Using Modular IaC Scripts
Script modularization refers to the breaking down of infrastructure into smaller and reusable components. Instead of having one monolithic codebase, the infrastructure is divided into various scripts that represent individual resources or entire application stacks. This may sound counterintuitive in the context of cloud database simplification, but it actually makes perfect sense.
Modular scripts are easier to maintain and handle, which requires meticulous coordination and synchronized schedules for teams that work on it. Plus, modular infrastructure components can be reused with slight changes for other deployments. Also, they support collaboration, allowing team members to work on specific modules independently instead of always closely coordinating with everyone and adhering to strict timelines.
Human Monitoring and Intervention
Automation in cloud database management does not mean that everything is in set-and-forget mode. It is essential to regularly track database health and performance.
Automated processes usually raise notifications as well as security alerts that may require manual intervention. Automated actions usually entail predefined thresholds and trigger actions that call for human judgment.
Centralizing the Management of Secrets
As part of the security and compliance thrust of infrastructure automation, it is important to ensure the proper security of passwords, authentication tokens, and other secrets. Experts suggest that secrets management should be centralized to control attack surfaces, implement strong access controls, and improve security auditing and monitoring.
The centralized management of secrets simplifies the retrieval of secrets to avoid cases of lost, forgotten, or accidentally exposed secrets. This helps with security consistency and enhances compliance with security and data protection regulations.

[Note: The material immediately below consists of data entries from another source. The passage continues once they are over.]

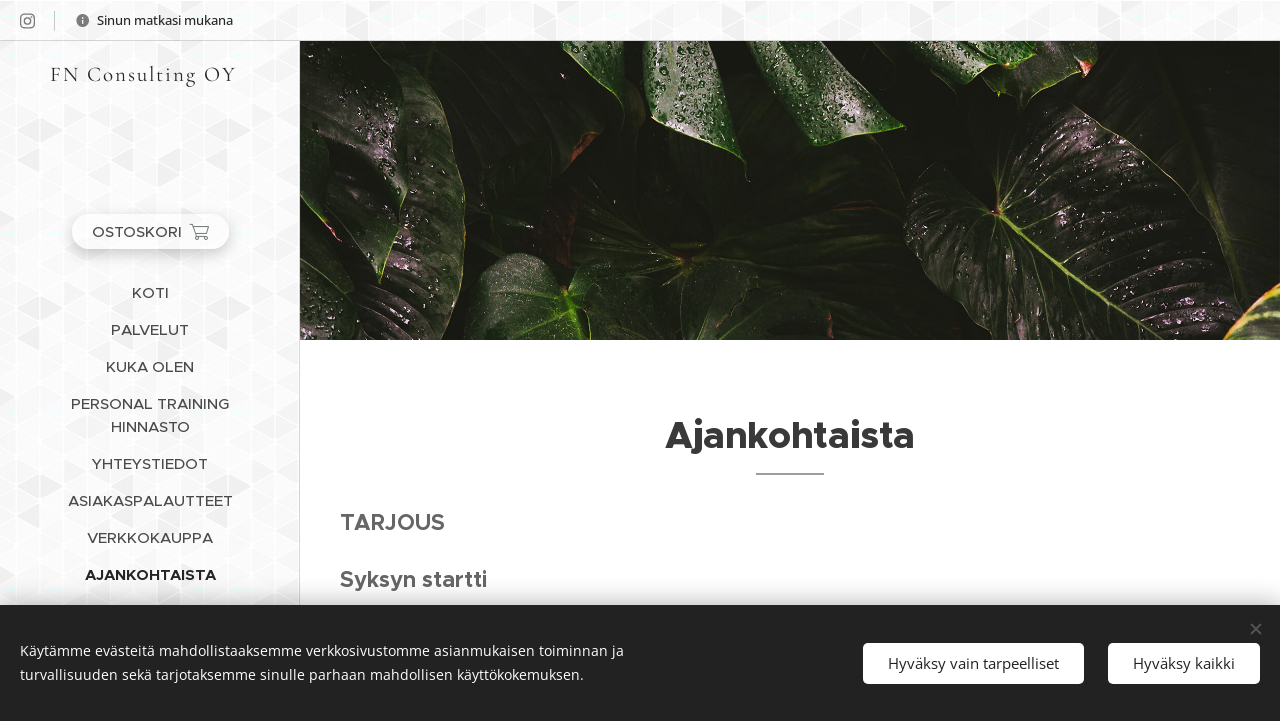

--- FILE ---
content_type: text/css
request_url: https://duyn491kcolsw.cloudfront.net/files/27/27c/27co5k.css?ph=bd775106a3
body_size: 104
content:
:root{--ac-color:#fff186;--ac-color-h:53.05785123966939;--ac-color-s:100%;--ac-color-l:76.27450980392156%;--ac-color-rgb:255,241,134;--ac-acs:92;--ac-acl:35;--ac-acd:-15;--ac-basic:#000;--ac-basic-rgb:0,0,0;--ac-basic-h:0;--ac-basic-s:0%;--ac-basic-l:0%}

Formulating Automated Disaster Recovery Plans
Lastly, enterprises can greatly benefit from the incorporation of disaster recovery into their infrastructure automation. Doing this reduces the work needed when dealing with technical failures, cyber attacks, and other unwanted incidents.
Having automated workflows for backups and disaster recovery simplifies the process of addressing untoward scenarios. For example, if problems emerge after applying infrastructure changes, it is always better to have the scripts revert to their old functioning versions instead of manually diagnosing the problem and looking for working previous versions of scripts to roll back to.
Conclusion
Cloud database management is seeing a revitalized importance because of the growing prominence of cloud computing and AI. This means a growing demand for efficient cloud database management, which inevitably calls for automation.
Indeed, infrastructure automation helps simplify the increasing complexity of operating multiple cloud databases.